What else Trump reported earning

The disclosure also shows major income from Trump’s clubs, resorts and licensing ventures, though none of those categories came close to the crypto figures.

Among the reported earnings:

  • About $77m from Mar-a-Lago in Florida
  • $122m from his golf club in Doral, Florida
  • More than $30m each from golf clubs in Bedminster, New Jersey, Jupiter, Florida, and Turnberry, Scotland
  • $4.7m in royalties from Trump-branded watches
  • Additional income from Trump-branded Bibles, trainers, fragrances and guitars

The merch list is long enough to make one thing clear: if it can be branded, Trump has probably branded it.

First Lady Melania Trump also reported income in the filing. She listed $10.7m from a “license agreement” tied to a documentary about her released last year, along with $6m from the sale of NFTs, the digital images sold online as blockchain assets.

Legal settlements and rising net worth

Trump also reported about $86.5m from legal settlements.

Those included:

  • $16m from a lawsuit against ABC
  • $16m from CBS Broadcasting and CBS Interactive
  • $24.5m from Meta
  • $22m from YouTube
  • $8m from X

The White House has said most of that money went either toward Trump’s future presidential library or to a nonprofit dedicated to maintaining park sites in the Washington DC area.

Trump’s fortune has also grown. Forbes magazine estimates his net worth at $6bn, up from $2.3bn in 2024. Bloomberg’s Billionaires Index places it higher, at $7.6bn.

The filing is huge. At more than 900 pages, it dwarfs recent presidential disclosures. Joe Biden’s financial report for his last full year in office, by comparison, was 11 pages.

A friendlier Washington for digital assets

Trump’s return to office has coincided with a friendlier federal posture toward cryptocurrency, even as companies linked to his family issued digital tokens.

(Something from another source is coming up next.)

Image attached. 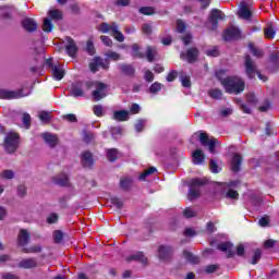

The Securities and Exchange Commission, now led by Trump appointee Paul Atkins, is widely viewed as more sympathetic to the crypto industry. Since taking office in April 2025, Atkins has moved the agency away from the strict regulation-by-enforcement strategy associated with his predecessor.

In July, Trump signed the GENIUS Act into law, saying it would help “make America the undisputed leader in digital assets”.

For supporters, the shift is a long-awaited opening for an industry that felt targeted by regulators. For critics, the timing is less comforting: a president promoting crypto-friendly policy while his family-linked ventures generate extraordinary income from the same sector.

That’s the tension at the heart of the filing. The numbers are public. The debate over what they mean is not going anywhere soon.